→ **TRECHO DO DOCUMENTO**:

------------------------------------

Dra. Liege Cavalcante, vice-prefeita de Campo Maior, Dr. Raimundo Lima, autor de A Menina do Bico de Ouro, Elmar Carvalho, autor de Histórias de Évora, e Daniele, representante do SENAC |
Domingos José de Carvalho, Dílson Lages Monteiro, Lara Larissa e João Alves Filho, presidente da ACALE |
Dílson Lages Monteiro |
Histórias de Évora e as
formas dos prazeres do tempo (*)
Dílson Lages Monteiro
O que esperamos de uma obra literária? Há leitores de todos
os tipos, e leituras que se prestam a muitos fins; mas quem parte para os oceanos
da literatura não consegue precisar aonde as palavras conduzirão. A
identificação com o tema, o maior ou o menor grau de abstração simbólica do
texto, a linearidade ou alinearidade dos núcleos narrativos, os efeitos de
sentido do vocabulário e da imprevisibilidade do intertextos, as vozes que se
enunciam – e, claro, as experiências do próprio comandante da embarcação –
conduzem a caminhos que nem sempre se consegue controlar, principalmente quando
a carga associativa de percepções e representações mentais possibilitadas pelo
texto é multiforme, e se insere como elemento intrínseco à própria escritura.
O que encontra ou reencontra, pois, o leitor em Histórias de
Évora?
Para situar o leitor, reproduzem-se aqui duas breves
passagens:
“Afagou-lhe os cabelos
e as têmporas. Em seguida, seus dedos percorreram-lhe as sinuosas e bem
delineadas sobrancelhas. Seguiram o contorno da boca. Pousou o côncavo das mãos
sobre as maçãs do rosto em inefável massagem. Após fixá-la em profundidade,
olhos nos olhos, como se quisesse lhe devassar os mais recônditos pensamentos,
colheu-lhe os lábios entreabertos, ansiosos” (p.59).
“Muito vivo ainda sinto
o cheiro da cera de carnaúba, amontoada num grande depósito da Casa Machado e
outros armazéns. Havia as pardas, escuras, de menor valor comercial, e a cera
flor, mais clara, amarelada, de bem mais alta cotação. Recordo o cheiro acre
das amêndoas de babaçu e tucum, que eram revendidas para Fortaleza, Recife e
outros centros exportadores” (p.75).
A adolescência viva e revivida, sobretudo. As pequenas cidades
piauienses que foram expressão do extrativismo nas décadas de 1970 e 1980,
personificadas em sua decadência econômica. São essas as motivações para que o
juiz e integrante da Academia Piauiense de Letras, José Elmar de Melo Carvalho,
o poeta de Rosa dos Ventos Gerais, no auge de sua maturidade literária,
descortine as veredas da prosa romanesca, em narrativa que, fixando-se como
documento vivencial de um tempo que sucumbiu, leve os leitores para além do
retrato social de costumes e valores de um tempo, à curiosidade saltitante que os
sentidos da imaginação instauram.

------------------------------------

→ **TRECHOS DE DADOS**:
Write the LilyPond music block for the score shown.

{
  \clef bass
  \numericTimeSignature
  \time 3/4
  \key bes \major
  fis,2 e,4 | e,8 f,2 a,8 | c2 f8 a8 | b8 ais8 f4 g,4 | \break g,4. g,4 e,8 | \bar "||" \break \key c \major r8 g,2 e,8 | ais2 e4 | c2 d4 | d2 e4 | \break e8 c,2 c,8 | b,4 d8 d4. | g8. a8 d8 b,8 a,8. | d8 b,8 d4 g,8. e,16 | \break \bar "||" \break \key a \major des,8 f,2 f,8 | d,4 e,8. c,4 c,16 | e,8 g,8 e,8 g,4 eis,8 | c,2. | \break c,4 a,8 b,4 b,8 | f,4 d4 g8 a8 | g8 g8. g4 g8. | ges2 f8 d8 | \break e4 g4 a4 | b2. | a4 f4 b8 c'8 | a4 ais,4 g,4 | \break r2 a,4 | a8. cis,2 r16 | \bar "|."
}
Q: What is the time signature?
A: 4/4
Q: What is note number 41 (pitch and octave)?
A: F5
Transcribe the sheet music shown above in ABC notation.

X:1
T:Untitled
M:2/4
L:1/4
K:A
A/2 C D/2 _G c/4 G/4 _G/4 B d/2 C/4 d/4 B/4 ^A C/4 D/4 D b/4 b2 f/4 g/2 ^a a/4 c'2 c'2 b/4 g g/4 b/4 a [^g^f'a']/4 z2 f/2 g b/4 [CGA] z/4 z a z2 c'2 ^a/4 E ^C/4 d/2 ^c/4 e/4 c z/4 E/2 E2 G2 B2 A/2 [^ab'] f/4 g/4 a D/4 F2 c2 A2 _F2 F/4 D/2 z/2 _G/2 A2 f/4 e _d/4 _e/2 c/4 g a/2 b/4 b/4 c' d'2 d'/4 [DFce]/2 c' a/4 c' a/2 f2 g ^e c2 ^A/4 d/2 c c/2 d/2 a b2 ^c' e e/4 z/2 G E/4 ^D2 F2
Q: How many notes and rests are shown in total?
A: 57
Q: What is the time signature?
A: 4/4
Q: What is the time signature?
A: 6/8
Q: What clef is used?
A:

------------------------------------

→ **EXERCÍCIO CURTO A**:
Segundo a resenha sobre Histórias de Évora, de qual instituição José Elmar de Melo Carvalho é integrante?
→ **EXERCÍCIO CURTO B**:
Na resenha sobre Histórias de Évora, reescreva o trecho que abre com as palavras que contêm "Dra. Liege Cavalcante, vice-prefeita" e fecha com "do tempo (*)", trocando "representante" por "delegada".
→ **EXERCÍCIO CURTO C**:
Prossiga a resenha sobre Histórias de Évora a partir do ponto em que ela termina.
As linhas não são necessárias para nada do que se pede.

→ **RESULTADO A**:
Da Academia Piauiense de Letras.

→ **RESULTADO B**:
Dra. Liege Cavalcante, vice-prefeita de Campo Maior, Dr. Raimundo Lima, autor de A Menina do Bico de Ouro, Elmar Carvalho, autor de Histórias de Évora, e Daniele, delegada do SENAC |
Domingos José de Carvalho, Dílson Lages Monteiro, Lara Larissa e João Alves Filho, presidente da ACALE |
Dílson Lages Monteiro |
Histórias de Évora e as
formas dos prazeres do tempo (*)

→ **RESULTADO C**:
Duas palavras em síntese definiriam o projeto literário de
Elmar Carvalho, em Histórias de Évora: documento e imaginação. Caberia a esta,
porém, pincelar, por meio do gosto pelos detalhes, em ações reiteradas insistentemente,
por meio de episódios pitorescos, dramáticos ou cômicos que, desse modo,
reproduziriam subjetivamente o próprio êxtase do prazer, o tema central do
romance, a aprendizagem do amor, o que com maior grau de exatidão definiria seu
estilo do ponto de vista temático-discursivo.
A isso se acrescentaria o viés memorialístico que salta aos
olhos, a tal ponto que acertadamente escreveu em prefácio o crítico literário
Cunha e Silva Filho. Resumindo Histórias de Évora, afirmou tratar-se de seu “reencontro proustiano pela memória
voluntária com seus correspondentes lugares nos quais fez o seu aprendizado
sexual – e por que não? – amoroso, espaço irremovível das suas mil lembranças
de situações vividas, sonhadas, de fatos pitorescos, decepcionantes,
constrangedores, humorísticos, melodramáticos e tragicômicos” (P.19).
Cabe, assim, lembrar o que disse Donaldo Schiler sobre o
trabalho imaginativo dos romancistas:
“Primeiro há
fragmentos, lembranças, experiências, textos. Quando estes se organizam,
desencadeia-se o trabalho da imaginação, e desponta o autor como fundador do
universo imaginário. Não favoreceríamos a compreensão do romance, se
equiparássemos o imaginário a um supermercado de pensamentos, frases buriladas,
paixões. A imaginação ordena as partes num todo móvel, aberto, repleto de
indeterminações: o imaginário.” (p.73)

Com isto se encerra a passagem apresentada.